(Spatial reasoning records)
########################################

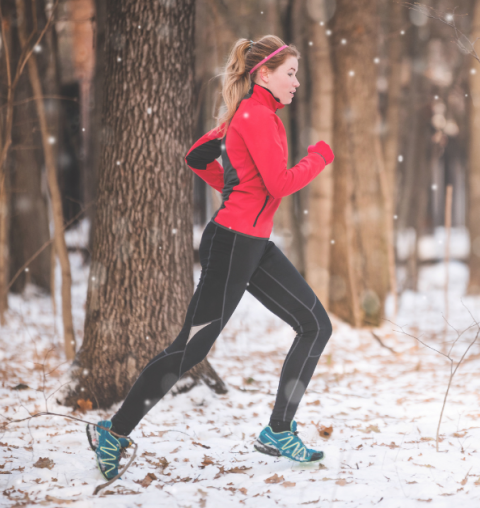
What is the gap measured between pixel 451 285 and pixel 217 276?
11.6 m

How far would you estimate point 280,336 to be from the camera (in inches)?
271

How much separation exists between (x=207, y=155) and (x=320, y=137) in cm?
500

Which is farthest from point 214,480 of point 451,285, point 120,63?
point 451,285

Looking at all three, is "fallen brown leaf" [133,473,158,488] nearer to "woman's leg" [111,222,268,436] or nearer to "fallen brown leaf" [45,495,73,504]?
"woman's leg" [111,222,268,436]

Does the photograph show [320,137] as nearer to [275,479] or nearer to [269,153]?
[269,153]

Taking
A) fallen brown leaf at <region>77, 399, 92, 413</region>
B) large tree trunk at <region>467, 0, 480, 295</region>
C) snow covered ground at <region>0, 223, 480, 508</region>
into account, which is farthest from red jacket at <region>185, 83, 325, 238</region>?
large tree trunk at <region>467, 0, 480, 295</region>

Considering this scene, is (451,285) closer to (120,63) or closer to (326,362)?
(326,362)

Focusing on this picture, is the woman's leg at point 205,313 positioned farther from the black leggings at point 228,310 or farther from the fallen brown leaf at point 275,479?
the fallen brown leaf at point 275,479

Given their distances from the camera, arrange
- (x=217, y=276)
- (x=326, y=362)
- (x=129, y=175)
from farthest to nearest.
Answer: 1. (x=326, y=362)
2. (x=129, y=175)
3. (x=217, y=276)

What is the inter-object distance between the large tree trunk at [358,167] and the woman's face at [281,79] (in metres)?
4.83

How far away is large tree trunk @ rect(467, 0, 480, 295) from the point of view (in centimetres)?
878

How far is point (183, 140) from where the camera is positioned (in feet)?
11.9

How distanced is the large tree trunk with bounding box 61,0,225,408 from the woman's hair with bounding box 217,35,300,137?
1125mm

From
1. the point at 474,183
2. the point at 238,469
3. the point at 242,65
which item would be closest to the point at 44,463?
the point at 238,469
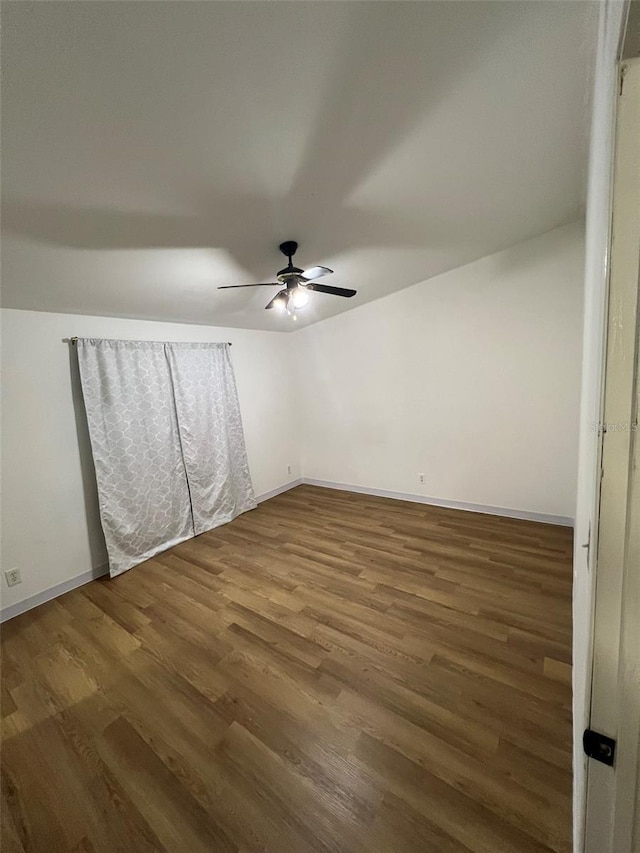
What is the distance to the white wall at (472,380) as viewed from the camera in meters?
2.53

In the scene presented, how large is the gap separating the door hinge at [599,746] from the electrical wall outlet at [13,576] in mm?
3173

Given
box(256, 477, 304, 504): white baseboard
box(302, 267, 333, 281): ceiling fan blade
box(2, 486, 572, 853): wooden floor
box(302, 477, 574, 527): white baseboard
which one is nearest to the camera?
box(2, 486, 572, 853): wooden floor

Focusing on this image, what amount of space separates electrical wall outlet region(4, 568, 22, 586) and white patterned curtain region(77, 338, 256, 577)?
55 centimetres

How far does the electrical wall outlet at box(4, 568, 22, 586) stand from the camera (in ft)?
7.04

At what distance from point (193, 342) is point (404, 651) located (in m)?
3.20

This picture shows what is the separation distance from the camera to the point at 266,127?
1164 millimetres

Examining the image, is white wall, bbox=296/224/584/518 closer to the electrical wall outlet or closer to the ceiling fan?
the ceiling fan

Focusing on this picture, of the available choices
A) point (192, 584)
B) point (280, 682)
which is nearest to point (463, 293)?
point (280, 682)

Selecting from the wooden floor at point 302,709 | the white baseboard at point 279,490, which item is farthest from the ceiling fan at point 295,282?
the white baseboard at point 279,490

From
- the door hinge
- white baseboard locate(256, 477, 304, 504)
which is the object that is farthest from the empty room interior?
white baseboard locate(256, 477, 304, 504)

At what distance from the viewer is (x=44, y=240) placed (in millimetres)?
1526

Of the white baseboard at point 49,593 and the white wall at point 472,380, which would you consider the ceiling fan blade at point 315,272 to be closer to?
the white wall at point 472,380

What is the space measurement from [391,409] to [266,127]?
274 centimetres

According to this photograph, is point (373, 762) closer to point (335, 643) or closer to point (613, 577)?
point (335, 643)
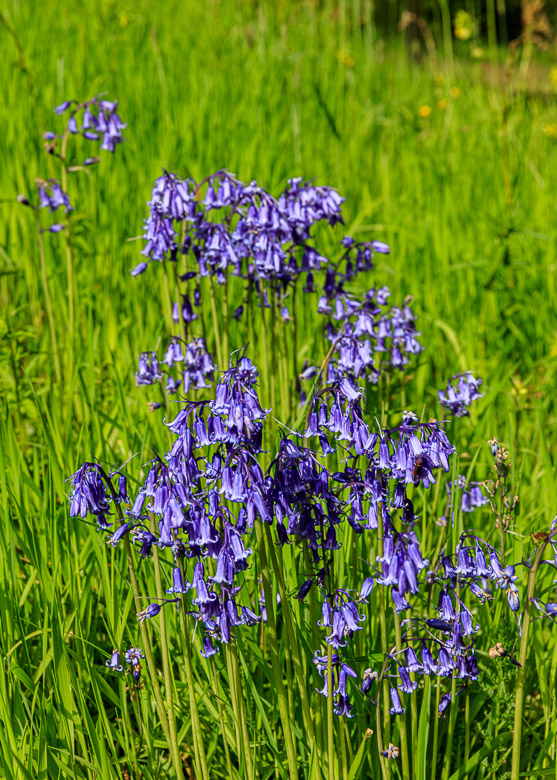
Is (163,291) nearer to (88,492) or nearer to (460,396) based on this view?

########################################

Problem to solve –
Retype exactly the lines above, starting at the line containing "Focusing on this picture, of" and ending with the last line, both included; leave out the pictures.

Reply to the exercise –
Focusing on this picture, of the available choices
A) point (192, 584)
B) point (280, 682)
which is nearest to point (463, 293)?
point (280, 682)

Selecting from the wooden floor at point 302,709 | the white baseboard at point 279,490, which item is farthest from the ceiling fan at point 295,282?
the white baseboard at point 279,490

From
- the door hinge
- white baseboard locate(256, 477, 304, 504)
which is the object that is farthest from the empty room interior?
white baseboard locate(256, 477, 304, 504)

At what distance from the viewer is (x=44, y=240) placed (in millimetres)?
1526

Of the white baseboard at point 49,593 and the white wall at point 472,380, which would you consider the ceiling fan blade at point 315,272 to be closer to?
the white wall at point 472,380

What is the space measurement from [391,409] to [266,127]?
274 centimetres

According to this photograph, is point (373, 762) closer to point (335, 643) or closer to point (613, 577)?
point (335, 643)
Is (163,291) nearer to (88,492) or nearer to (460,396) based on this view?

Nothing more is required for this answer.